> WHAT THE EXERCISE ASKS:
Write out every line of the material below word for word, omitting the pictures.

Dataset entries
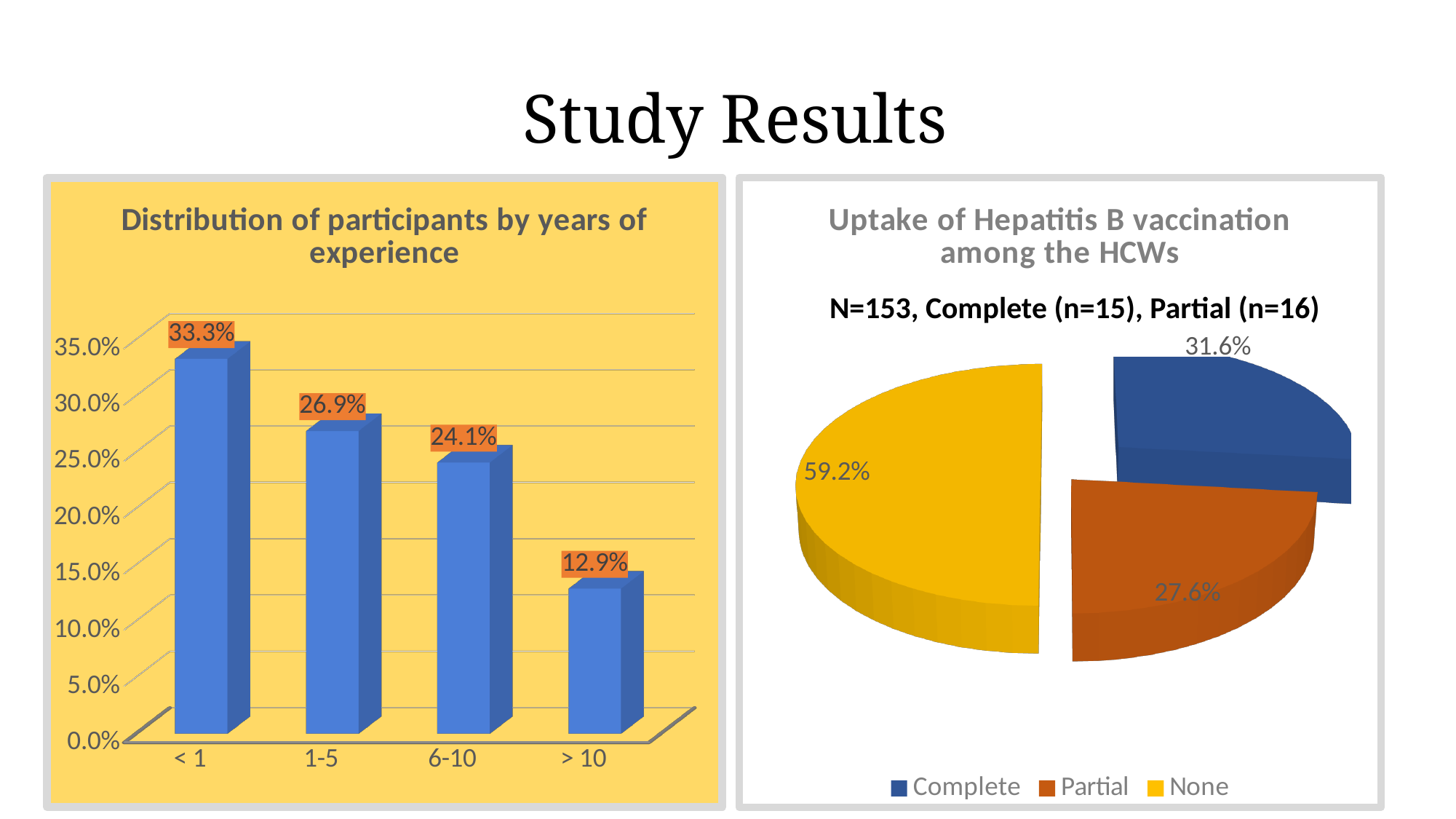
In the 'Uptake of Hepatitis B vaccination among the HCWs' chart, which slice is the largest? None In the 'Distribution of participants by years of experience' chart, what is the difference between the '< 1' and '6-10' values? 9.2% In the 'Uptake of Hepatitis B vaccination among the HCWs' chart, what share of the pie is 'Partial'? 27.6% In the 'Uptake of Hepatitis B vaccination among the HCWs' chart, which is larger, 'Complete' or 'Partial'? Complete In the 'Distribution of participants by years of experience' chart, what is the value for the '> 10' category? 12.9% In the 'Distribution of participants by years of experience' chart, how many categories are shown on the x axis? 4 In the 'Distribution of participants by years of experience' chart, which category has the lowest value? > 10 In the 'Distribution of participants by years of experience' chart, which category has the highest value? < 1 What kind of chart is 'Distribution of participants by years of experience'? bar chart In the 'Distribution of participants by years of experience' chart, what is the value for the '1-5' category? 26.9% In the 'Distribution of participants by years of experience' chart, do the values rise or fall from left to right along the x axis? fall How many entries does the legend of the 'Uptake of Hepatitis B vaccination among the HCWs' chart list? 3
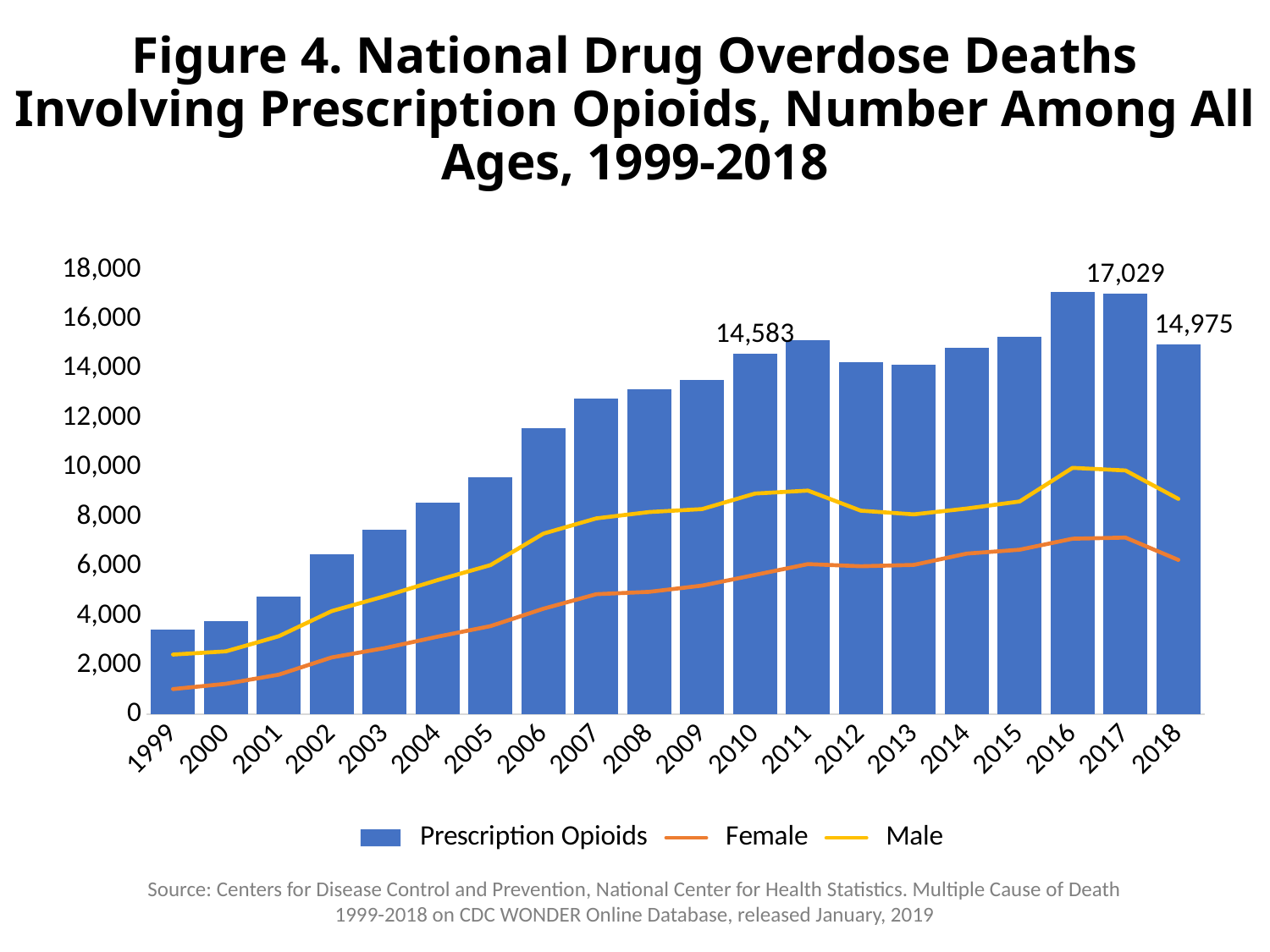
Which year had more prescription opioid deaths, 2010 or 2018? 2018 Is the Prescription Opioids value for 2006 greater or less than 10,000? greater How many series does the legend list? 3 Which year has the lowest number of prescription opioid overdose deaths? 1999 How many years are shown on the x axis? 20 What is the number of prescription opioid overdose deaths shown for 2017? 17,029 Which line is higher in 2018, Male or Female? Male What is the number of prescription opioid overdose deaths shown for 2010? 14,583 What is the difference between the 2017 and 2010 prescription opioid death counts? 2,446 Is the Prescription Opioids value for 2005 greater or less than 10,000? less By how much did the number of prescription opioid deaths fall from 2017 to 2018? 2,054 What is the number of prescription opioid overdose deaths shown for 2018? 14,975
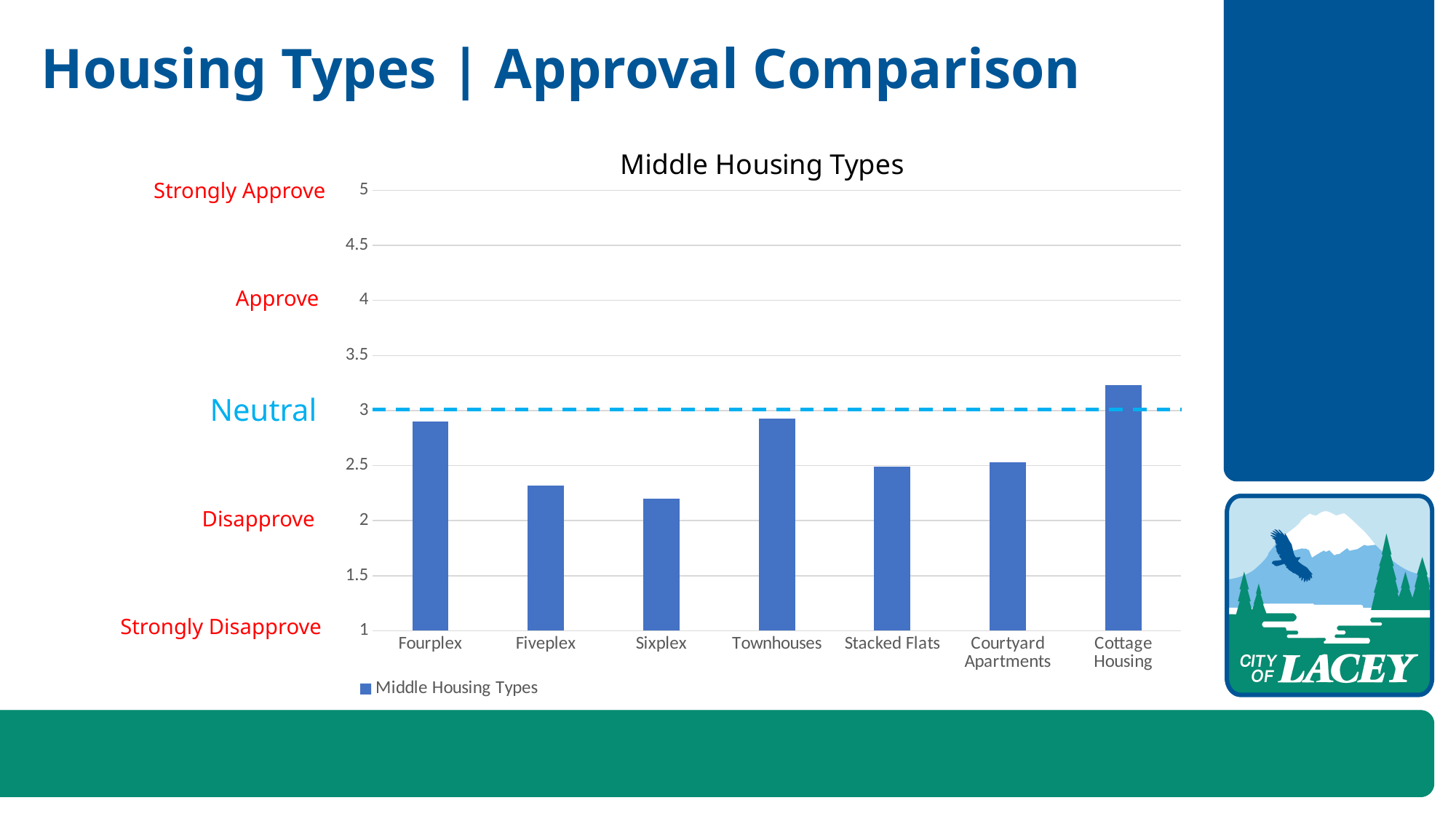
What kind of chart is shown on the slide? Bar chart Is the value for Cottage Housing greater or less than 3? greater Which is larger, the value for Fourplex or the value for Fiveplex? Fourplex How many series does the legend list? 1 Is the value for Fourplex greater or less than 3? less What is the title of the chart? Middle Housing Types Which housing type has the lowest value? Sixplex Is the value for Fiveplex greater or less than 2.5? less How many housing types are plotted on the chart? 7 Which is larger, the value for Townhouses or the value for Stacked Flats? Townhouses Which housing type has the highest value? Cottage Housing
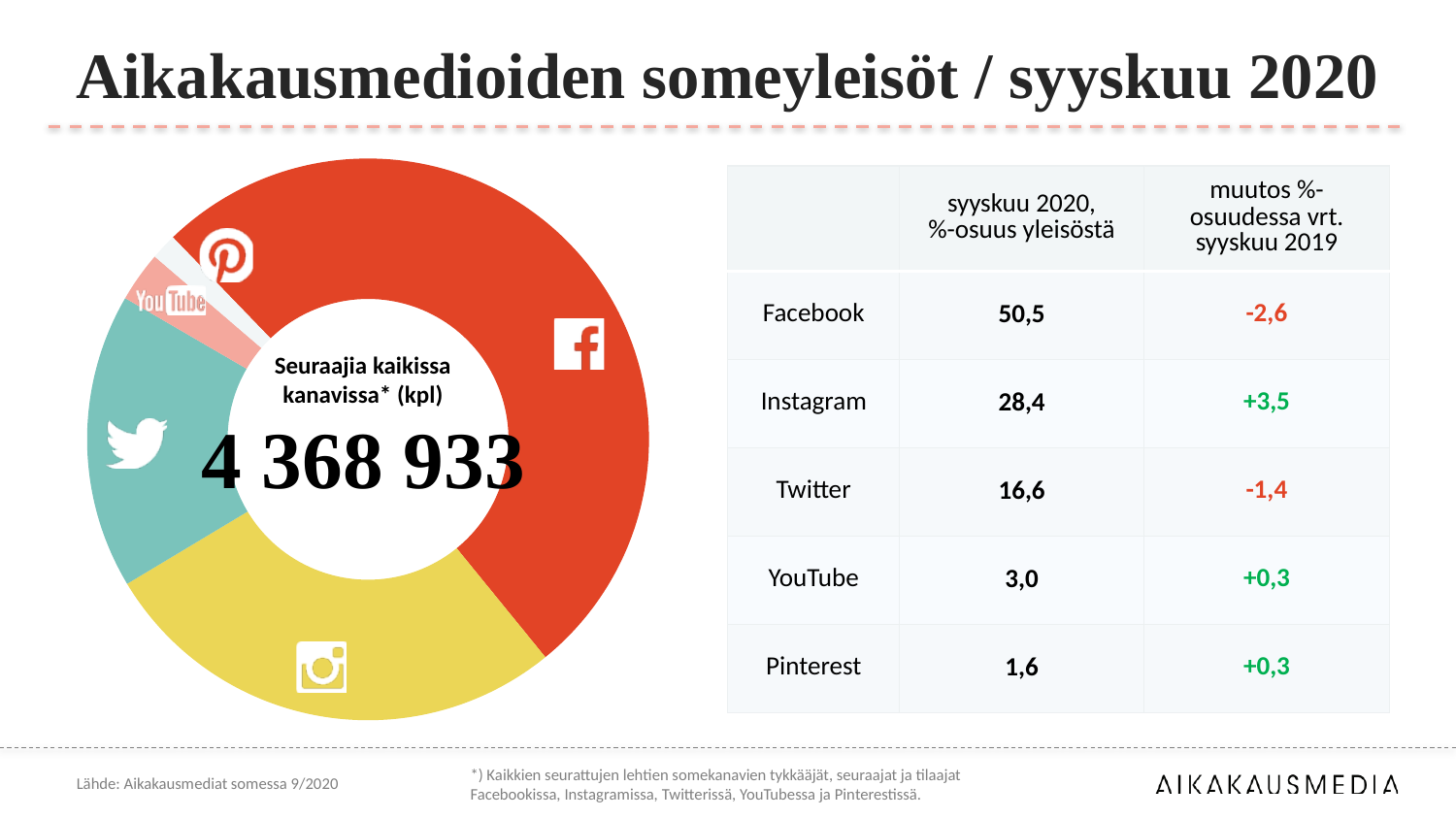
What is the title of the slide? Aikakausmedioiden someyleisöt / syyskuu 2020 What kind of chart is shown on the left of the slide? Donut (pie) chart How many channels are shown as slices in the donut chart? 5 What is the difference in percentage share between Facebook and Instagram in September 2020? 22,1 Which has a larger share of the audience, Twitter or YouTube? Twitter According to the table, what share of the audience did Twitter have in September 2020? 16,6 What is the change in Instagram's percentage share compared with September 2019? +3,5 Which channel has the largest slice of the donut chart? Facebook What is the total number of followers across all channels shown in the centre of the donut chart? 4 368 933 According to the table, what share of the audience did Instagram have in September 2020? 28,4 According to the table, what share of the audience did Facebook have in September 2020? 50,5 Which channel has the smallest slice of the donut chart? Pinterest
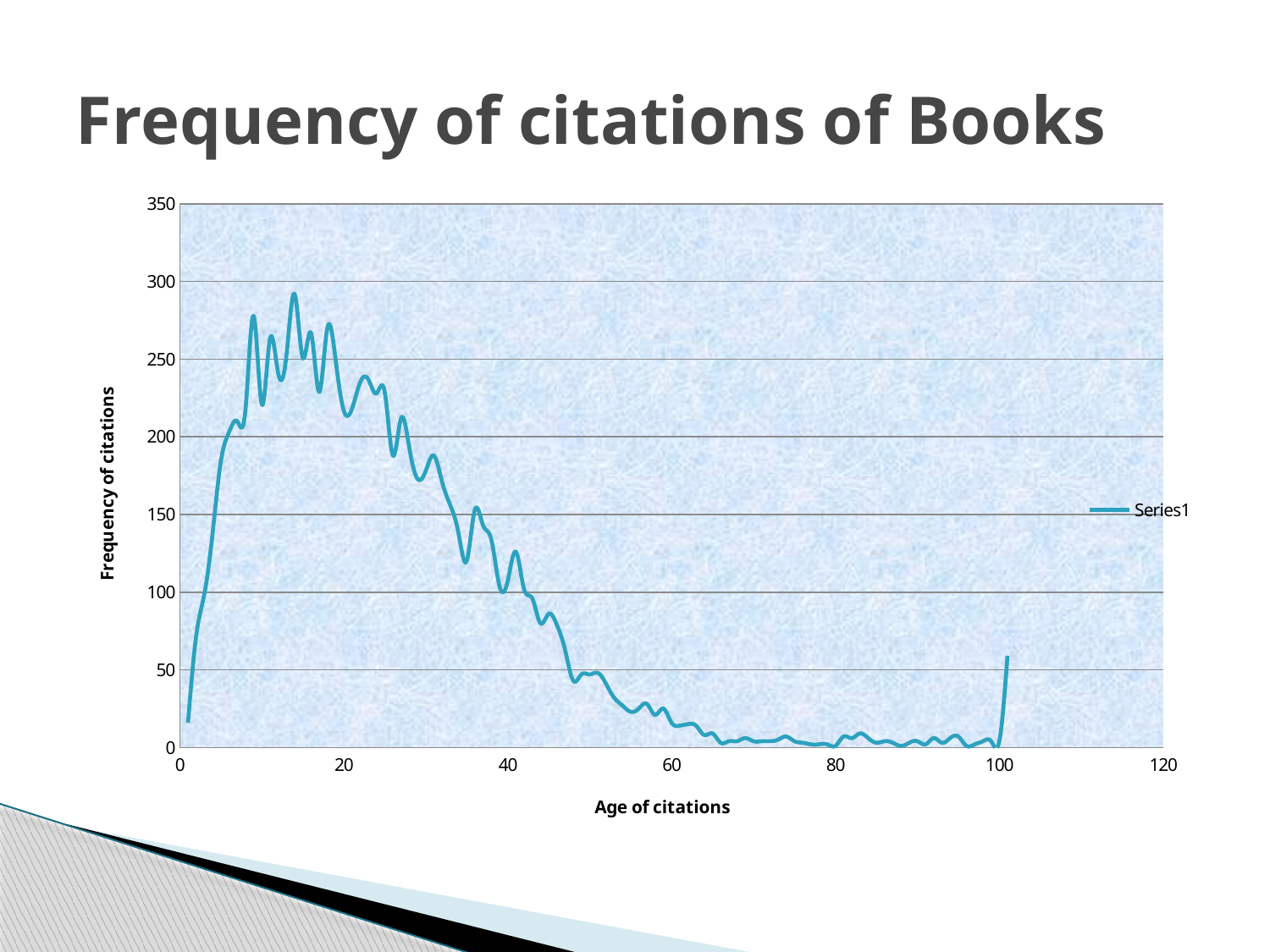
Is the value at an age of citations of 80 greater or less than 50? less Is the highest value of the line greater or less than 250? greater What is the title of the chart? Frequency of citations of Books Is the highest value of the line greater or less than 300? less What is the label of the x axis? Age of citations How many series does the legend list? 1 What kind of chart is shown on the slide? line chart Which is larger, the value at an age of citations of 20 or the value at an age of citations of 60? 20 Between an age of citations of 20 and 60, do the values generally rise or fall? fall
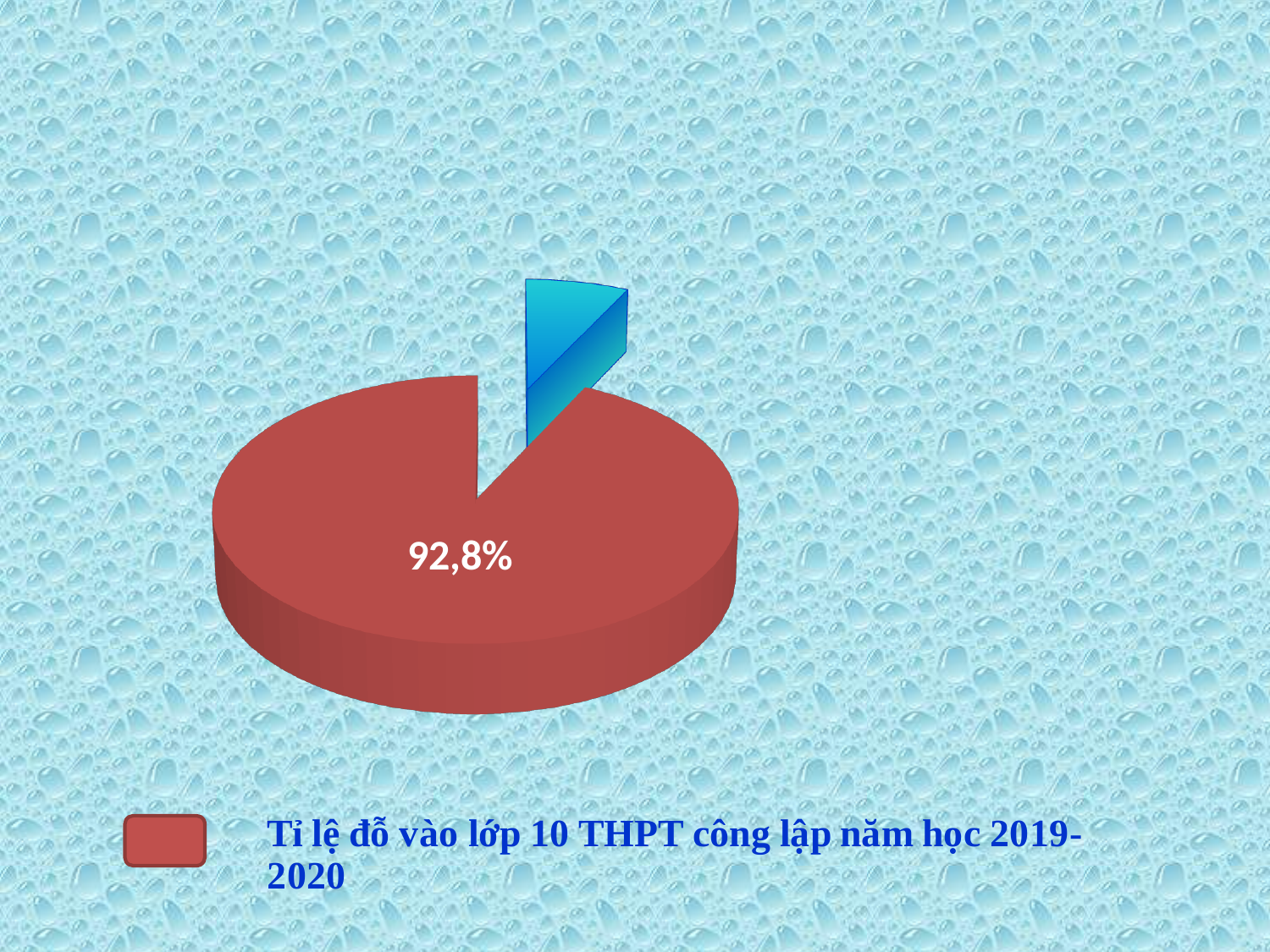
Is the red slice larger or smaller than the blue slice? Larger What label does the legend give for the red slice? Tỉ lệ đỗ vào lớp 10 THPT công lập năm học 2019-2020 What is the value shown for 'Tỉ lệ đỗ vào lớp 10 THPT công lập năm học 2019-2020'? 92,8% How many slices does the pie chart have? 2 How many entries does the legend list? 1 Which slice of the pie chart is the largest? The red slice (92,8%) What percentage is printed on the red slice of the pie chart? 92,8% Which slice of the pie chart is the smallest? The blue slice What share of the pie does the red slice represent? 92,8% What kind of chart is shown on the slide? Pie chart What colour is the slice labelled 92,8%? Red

> YOUR SOLUTION:
In the 'Uptake of Hepatitis B vaccination among the HCWs' chart, which slice is the largest? None In the 'Distribution of participants by years of experience' chart, what is the difference between the '< 1' and '6-10' values? 9.2% In the 'Uptake of Hepatitis B vaccination among the HCWs' chart, what share of the pie is 'Partial'? 27.6% In the 'Uptake of Hepatitis B vaccination among the HCWs' chart, which is larger, 'Complete' or 'Partial'? Complete In the 'Distribution of participants by years of experience' chart, what is the value for the '> 10' category? 12.9% In the 'Distribution of participants by years of experience' chart, how many categories are shown on the x axis? 4 In the 'Distribution of participants by years of experience' chart, which category has the lowest value? > 10 In the 'Distribution of participants by years of experience' chart, which category has the highest value? < 1 What kind of chart is 'Distribution of participants by years of experience'? bar chart In the 'Distribution of participants by years of experience' chart, what is the value for the '1-5' category? 26.9% In the 'Distribution of participants by years of experience' chart, do the values rise or fall from left to right along the x axis? fall How many entries does the legend of the 'Uptake of Hepatitis B vaccination among the HCWs' chart list? 3
Which year had more prescription opioid deaths, 2010 or 2018? 2018 Is the Prescription Opioids value for 2006 greater or less than 10,000? greater How many series does the legend list? 3 Which year has the lowest number of prescription opioid overdose deaths? 1999 How many years are shown on the x axis? 20 What is the number of prescription opioid overdose deaths shown for 2017? 17,029 Which line is higher in 2018, Male or Female? Male What is the number of prescription opioid overdose deaths shown for 2010? 14,583 What is the difference between the 2017 and 2010 prescription opioid death counts? 2,446 Is the Prescription Opioids value for 2005 greater or less than 10,000? less By how much did the number of prescription opioid deaths fall from 2017 to 2018? 2,054 What is the number of prescription opioid overdose deaths shown for 2018? 14,975
What kind of chart is shown on the slide? Bar chart Is the value for Cottage Housing greater or less than 3? greater Which is larger, the value for Fourplex or the value for Fiveplex? Fourplex How many series does the legend list? 1 Is the value for Fourplex greater or less than 3? less What is the title of the chart? Middle Housing Types Which housing type has the lowest value? Sixplex Is the value for Fiveplex greater or less than 2.5? less How many housing types are plotted on the chart? 7 Which is larger, the value for Townhouses or the value for Stacked Flats? Townhouses Which housing type has the highest value? Cottage Housing
What is the title of the slide? Aikakausmedioiden someyleisöt / syyskuu 2020 What kind of chart is shown on the left of the slide? Donut (pie) chart How many channels are shown as slices in the donut chart? 5 What is the difference in percentage share between Facebook and Instagram in September 2020? 22,1 Which has a larger share of the audience, Twitter or YouTube? Twitter According to the table, what share of the audience did Twitter have in September 2020? 16,6 What is the change in Instagram's percentage share compared with September 2019? +3,5 Which channel has the largest slice of the donut chart? Facebook What is the total number of followers across all channels shown in the centre of the donut chart? 4 368 933 According to the table, what share of the audience did Instagram have in September 2020? 28,4 According to the table, what share of the audience did Facebook have in September 2020? 50,5 Which channel has the smallest slice of the donut chart? Pinterest
Is the value at an age of citations of 80 greater or less than 50? less Is the highest value of the line greater or less than 250? greater What is the title of the chart? Frequency of citations of Books Is the highest value of the line greater or less than 300? less What is the label of the x axis? Age of citations How many series does the legend list? 1 What kind of chart is shown on the slide? line chart Which is larger, the value at an age of citations of 20 or the value at an age of citations of 60? 20 Between an age of citations of 20 and 60, do the values generally rise or fall? fall
Is the red slice larger or smaller than the blue slice? Larger What label does the legend give for the red slice? Tỉ lệ đỗ vào lớp 10 THPT công lập năm học 2019-2020 What is the value shown for 'Tỉ lệ đỗ vào lớp 10 THPT công lập năm học 2019-2020'? 92,8% How many slices does the pie chart have? 2 How many entries does the legend list? 1 Which slice of the pie chart is the largest? The red slice (92,8%) What percentage is printed on the red slice of the pie chart? 92,8% Which slice of the pie chart is the smallest? The blue slice What share of the pie does the red slice represent? 92,8% What kind of chart is shown on the slide? Pie chart What colour is the slice labelled 92,8%? Red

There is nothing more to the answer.